*Exercise instructions*: Count the lines in the records that contain the string "path" and give only that number.

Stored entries

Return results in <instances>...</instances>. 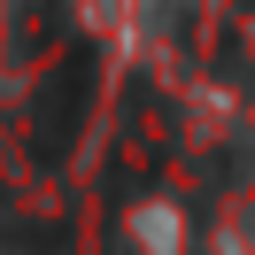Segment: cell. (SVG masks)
Here are the masks:
<instances>
[{
    "label": "cell",
    "mask_w": 255,
    "mask_h": 255,
    "mask_svg": "<svg viewBox=\"0 0 255 255\" xmlns=\"http://www.w3.org/2000/svg\"><path fill=\"white\" fill-rule=\"evenodd\" d=\"M93 70H101V54L85 47H62L54 54V70L31 85V101H23V131H31V162H62L70 155V139L85 131V109H93Z\"/></svg>",
    "instance_id": "obj_1"
},
{
    "label": "cell",
    "mask_w": 255,
    "mask_h": 255,
    "mask_svg": "<svg viewBox=\"0 0 255 255\" xmlns=\"http://www.w3.org/2000/svg\"><path fill=\"white\" fill-rule=\"evenodd\" d=\"M170 101L162 93H131V109H124V147H116V178H155L162 162H170Z\"/></svg>",
    "instance_id": "obj_2"
},
{
    "label": "cell",
    "mask_w": 255,
    "mask_h": 255,
    "mask_svg": "<svg viewBox=\"0 0 255 255\" xmlns=\"http://www.w3.org/2000/svg\"><path fill=\"white\" fill-rule=\"evenodd\" d=\"M16 16H23V23H8V54H16V62H39V54H62V47H70L62 0H23Z\"/></svg>",
    "instance_id": "obj_3"
}]
</instances>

*Answer for this exercise*: 3